--- start RECORDS TO USE ---

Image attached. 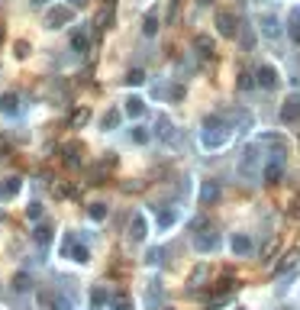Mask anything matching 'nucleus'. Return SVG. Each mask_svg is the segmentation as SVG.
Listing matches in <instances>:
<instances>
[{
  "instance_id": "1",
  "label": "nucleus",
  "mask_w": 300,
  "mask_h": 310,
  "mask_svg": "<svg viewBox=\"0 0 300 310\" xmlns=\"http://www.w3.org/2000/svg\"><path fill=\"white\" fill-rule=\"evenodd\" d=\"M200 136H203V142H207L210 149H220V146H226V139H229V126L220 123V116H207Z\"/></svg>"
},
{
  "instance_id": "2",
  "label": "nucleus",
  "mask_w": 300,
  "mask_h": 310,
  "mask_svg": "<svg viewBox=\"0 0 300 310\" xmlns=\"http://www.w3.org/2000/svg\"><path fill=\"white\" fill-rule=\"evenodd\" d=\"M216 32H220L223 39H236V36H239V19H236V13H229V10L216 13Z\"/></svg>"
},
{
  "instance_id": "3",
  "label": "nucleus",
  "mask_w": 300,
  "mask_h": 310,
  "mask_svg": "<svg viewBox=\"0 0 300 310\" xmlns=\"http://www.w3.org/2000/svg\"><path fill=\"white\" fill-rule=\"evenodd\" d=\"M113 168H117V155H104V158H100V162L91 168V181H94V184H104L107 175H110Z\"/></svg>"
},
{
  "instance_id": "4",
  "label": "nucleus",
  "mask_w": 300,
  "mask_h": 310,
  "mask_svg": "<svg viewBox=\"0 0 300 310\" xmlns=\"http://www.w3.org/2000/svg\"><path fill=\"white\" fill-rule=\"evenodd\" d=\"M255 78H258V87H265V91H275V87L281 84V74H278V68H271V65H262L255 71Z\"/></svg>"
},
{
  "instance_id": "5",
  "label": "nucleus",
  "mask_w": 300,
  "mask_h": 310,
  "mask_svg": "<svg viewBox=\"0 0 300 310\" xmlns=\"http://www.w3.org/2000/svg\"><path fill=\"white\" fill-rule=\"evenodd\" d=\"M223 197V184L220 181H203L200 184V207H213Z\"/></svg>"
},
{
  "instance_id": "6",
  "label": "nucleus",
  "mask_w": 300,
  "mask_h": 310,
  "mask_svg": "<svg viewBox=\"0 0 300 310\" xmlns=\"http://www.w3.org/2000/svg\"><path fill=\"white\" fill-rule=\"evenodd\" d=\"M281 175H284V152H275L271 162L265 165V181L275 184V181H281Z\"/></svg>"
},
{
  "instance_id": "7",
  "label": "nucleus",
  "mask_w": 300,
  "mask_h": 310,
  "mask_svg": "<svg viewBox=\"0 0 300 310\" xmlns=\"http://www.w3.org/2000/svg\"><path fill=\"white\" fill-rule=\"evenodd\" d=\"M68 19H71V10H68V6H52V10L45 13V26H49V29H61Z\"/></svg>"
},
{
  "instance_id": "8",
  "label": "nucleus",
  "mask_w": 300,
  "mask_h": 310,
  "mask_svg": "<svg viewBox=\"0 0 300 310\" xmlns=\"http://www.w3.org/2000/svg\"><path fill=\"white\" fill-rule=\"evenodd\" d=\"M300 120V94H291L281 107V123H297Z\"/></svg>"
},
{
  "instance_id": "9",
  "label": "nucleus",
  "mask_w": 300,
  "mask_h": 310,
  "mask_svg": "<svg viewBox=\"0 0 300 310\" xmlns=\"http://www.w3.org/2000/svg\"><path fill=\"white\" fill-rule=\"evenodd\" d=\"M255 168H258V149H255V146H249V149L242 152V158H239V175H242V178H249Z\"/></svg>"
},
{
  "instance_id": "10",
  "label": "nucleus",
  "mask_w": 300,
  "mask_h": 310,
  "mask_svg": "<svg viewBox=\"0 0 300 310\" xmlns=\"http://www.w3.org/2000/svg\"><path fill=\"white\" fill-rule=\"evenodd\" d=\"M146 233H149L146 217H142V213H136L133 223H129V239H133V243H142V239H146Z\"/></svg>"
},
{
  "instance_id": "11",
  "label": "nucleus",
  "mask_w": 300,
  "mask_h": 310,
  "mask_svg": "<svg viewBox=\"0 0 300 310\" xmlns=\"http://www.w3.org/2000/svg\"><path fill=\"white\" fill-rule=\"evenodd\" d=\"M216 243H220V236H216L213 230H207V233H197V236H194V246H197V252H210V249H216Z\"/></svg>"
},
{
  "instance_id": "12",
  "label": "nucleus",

--- end RECORDS TO USE ---

▸ PROBLEM DESCRIPTION
Select every line of the material above that contains the string "instances", treating uppercase and lowercase as distinct, and copy each of those lines.

▸ ANSWER FOR THE TASK
Listing matches in <instances>:
<instances>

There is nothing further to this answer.